According to YourStory data, since January 2017, edtech startups raised $94.21 million through 34 deals as against $107 million across 46 deals in 2016. A report by KPMG and Google pegs the edtech market to touch $1.96 billion by 2021.
In early 2018, backed by the Michael & Susan Dell Foundation, the education-focused VC fund CBA Capital launched a Rs-100-crore fund to empower companies focused on education and skilling solutions.
India’s education sector accounts for 9.9 percent of the government’s total budget; Rs 46,356.25 crore was allocated for schools and the remaining for higher education. However, the edtech industry takes a long time in converting its free users into paid ones, cautions a report by RedSeer. The average time period is between six and eight months.
A range of experts offer useful and actionable insights for aspiring edtech entrepreneurs and scale-stage startups. “Immerse in and connect to the broader edtech ecosystem. Vision is great, but don’t forget the numbers, especially in the edtech space. Measuring the efficacy of learning outcomes is the key to succeeding in the education space,” advises Sunitha Viswanathan, Senior Investment Associate, Unitus Seed Fund.
Startups should have not just comprehensive research to back their proposal, but also a compelling founder story: problem discovery, personal voyage (for example, insights in the college stage or post-corporate world), and end-user transformation.
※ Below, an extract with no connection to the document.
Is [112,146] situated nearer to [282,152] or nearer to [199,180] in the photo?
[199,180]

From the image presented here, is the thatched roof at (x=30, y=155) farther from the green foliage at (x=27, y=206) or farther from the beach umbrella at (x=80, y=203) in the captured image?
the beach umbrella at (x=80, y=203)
Edtech startups seeking funding should also show investors that the problem space is sufficiently large, has good traction, and can offer exits further down the road.
Startups should conduct broad ecosystem mapping to better understand the product-research and decision-making cycles for the stakeholders; for example, the role of school trustees and textbook publishers. Decision makers can be contacted via alumni networks, industry associations, and even tuition centres, calling for extensive networking with the diverse players in the ecosystem.
The founding team should have estimates for TAM (Total Addressable Market), SAM (Segmented Addressable Market), and SOM (Serviceable Obtainable Market). There should be clarity on pricing and financing models, direct and indirect revenue streams, and viability of unit economics in scale stage.
Emerging frontiers in edtech include horizontal marketplaces and local language educational content. India should take an ‘invest and benefit’ approach for e-learning than mere ‘cost justification,’ advises Prof. S. Sadagopan. The internet and tablets have allowed students to go beyond ‘brick and mortar’ laboratories. ‘Peer learning’ and ‘buddy learning’ have mushroomed, thanks to social media and smartphones.
Digital media in schools can help students in collaborative activities, peer-rating/ranking, and asking questions (not just answering them!). Digital metrics in education range from basic activity (eg. number of content assets created or consumed) to process impacts (eg. better research and composition skills),and can even help educational institutes offer these educational services to a broader online audience elsewhere in India around the world. However, children should also learn the importance of trust, safety, ethics, relevance and focus in cyberspace.
“The more ways you teach, the more children you reach,” says Anjum Babakhan, Director of Education, Glendale Academy. In Howard Gardner’s theories of multiple intelligence categories (musical, visual, verbal, logical, kinaesthetic, interpersonal, intrapersonal, naturalistic, existential), each leads to different types of professions and each can be enhanced in different ways by digital media.
Online learning is definitely the way to bring high-end education and learning to the masses with comparatively lower costs, according to Ashwin Damera, Executive Director, Emeritus Institute of Management. In this regard, edtech transformations are regarded as a ray of hope to tackle India’s vast challenges.
In sum, the mobilisation of digital media for the purposes of learning, education, and training will be one of the key factors in shaping the Indian youth and workforce in the coming decades.